Timothy Plan

Supplement dated April 30, 2020 to the

STATUTORY PROSPECTUS

dated January 28, 2020 for

Timothy Plan

(Class A and Class C Shares)

This supplement updates the tables for the Strategic Growth Fund and for the Conservative Growth Fund in the Statutory Prospectus filed with the Securities and Exchange Commission (“SEC”) on January 28, 2020. (SEC Accession No. 0001193125-20-017141). This supplement should be read in conjunction with the original Statutory Prospectus filed with the SEC on January 28, 2020 and retained for future reference.

STRATEGIC GROWTH FUND

The below replaces the table on page 44 and 70 of the Class A & C Prospectus dated January 28, 2020

 

Timothy Plan Traditional Funds    % of Fund’s Net Assets
Invested in Timothy
Plan Traditional Funds
Large/Mid Cap Growth Fund    0 - 20%
Large/Mid Cap Value Fund    0 - 20%
Small Cap Value Fund    0 - 10%
Aggressive Growth Fund    0 - 10%
International Fund    0 - 20%
High Yield Bond Fund    5 - 15%
Defensive Strategies Fund    5 - 30%
Israel Common Values Fund    0 - 10%
Fixed Income Fund    0 - 20%
US Large /Mid Cap Core ETF    0 - 40%
High Dividend Stock ETF    0 - 20%
International ETF    0 - 30%
US Small Cap Core ETF    0 - 20%

CONSERVATIVE GROWTH FUND

The below replaces the table on page 50 and 74 of the Class A & C Prospectus dated January 28, 2020

 

Timothy Traditional Plan Funds   

% of Fund’s Net Assets

Invested in Timothy
Plan Traditional Funds

Large/Mid Cap Growth Fund    0 - 15%
Large/Mid Cap Value Fund    0 - 15%
Small Cap Value Fund    0 - 10%
Aggressive Growth Fund    0 - 5%
International Fund    0 - 20%
High Yield Bond Fund    5 - 15%
Defensive Strategies Fund    5 - 30%
Israel Common Values Fund    0 - 10%
Fixed Income Fund    20 - 40%
US Large /Mid Cap Core ETF    0 - 30%
High Dividend Stock ETF    0 - 25%
International ETF    0 - 25%
US Small Cap Core ETF    0 - 15%

 

1


Timothy Plan

Supplement dated April 30, 2020 to the

STATEMENT OF ADDITIONAL INFORMATION

dated January 28, 2020 for

Timothy Plan

(Class A and Class C Shares)

* * * * * * *

◆ **THINGS TO DO**
1. In the Timothy Plan prospectus supplement, what share of the Conservative Growth Fund's net assets may be invested in the Fixed Income Fund?
2. Resume the Timothy Plan fund supplement, continuing on from its final line.

◆ **DATA**
* * * * * * *

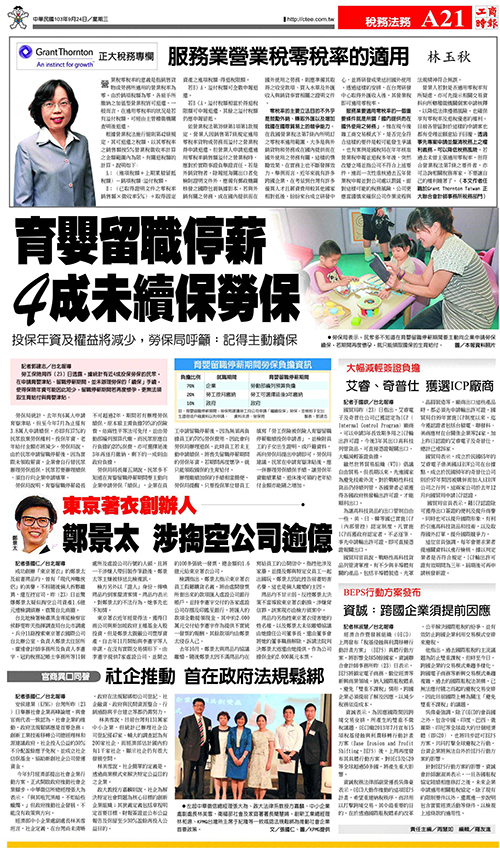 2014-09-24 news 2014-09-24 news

* * * * * * *

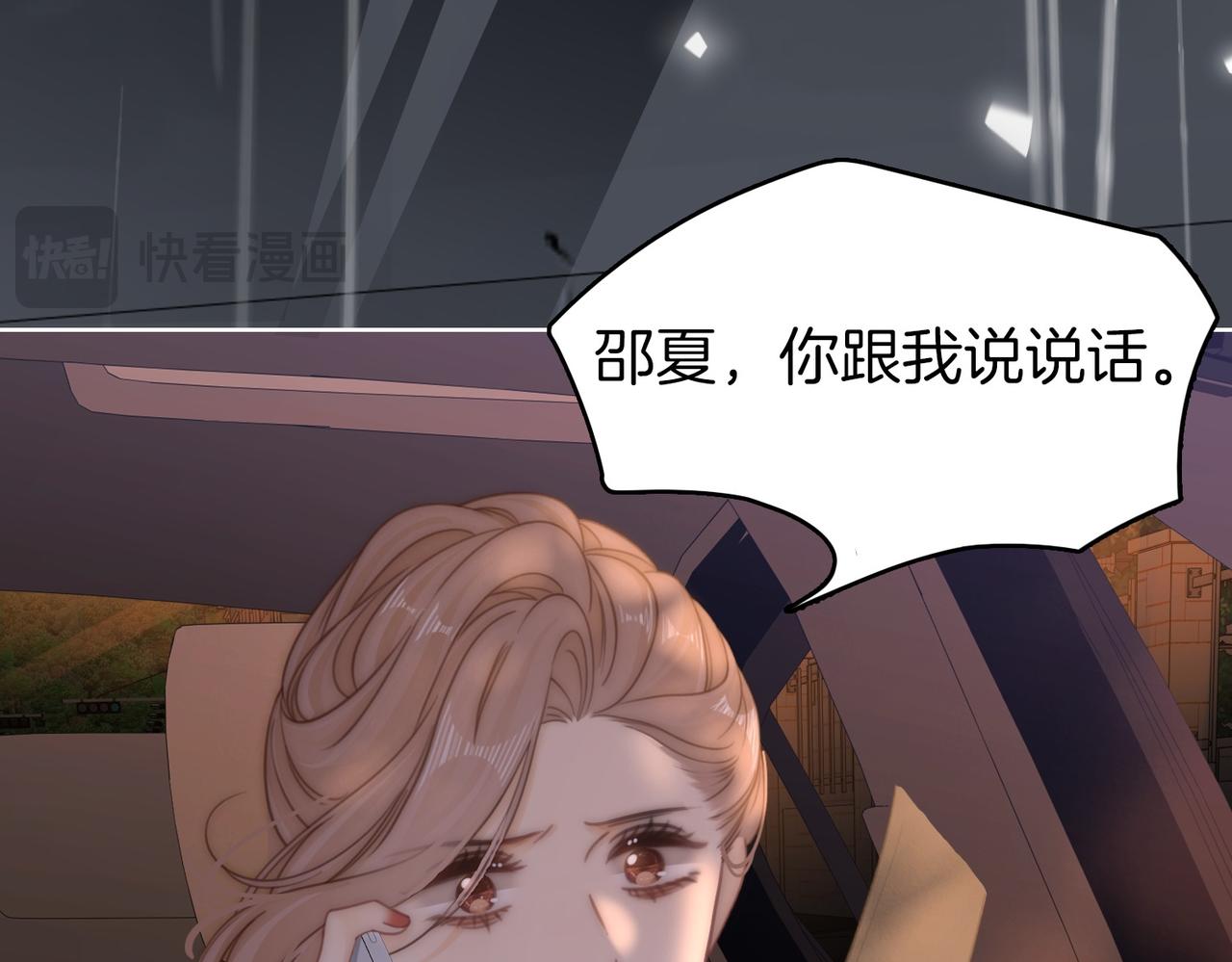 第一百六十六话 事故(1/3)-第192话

* * * * * * *

◆ **RESPONSES IN ORDER**
1. 20 - 40%

2.
and

STATEMENT OF ADDITIONAL INFORMATION

dated January 29, 2020 for

Timothy Plan

(Class I Shares)

This supplement also adds the following paragraph to the end of Section 2 (page 5) | Investment and Risks of the Class A and C Shares Statement of Additional Information filed with the Securities and Exchange Commission (“SEC”) on January 28, 2020 (SEC Accession No. 0001193125-20-017141) and to the end of Section 2 (page 5) | Investments and Risks for the Class I Shares, Statement of Additional Information filed with the SEC on January 29, 2020 (SEC Accession No.0001193125-20-018103).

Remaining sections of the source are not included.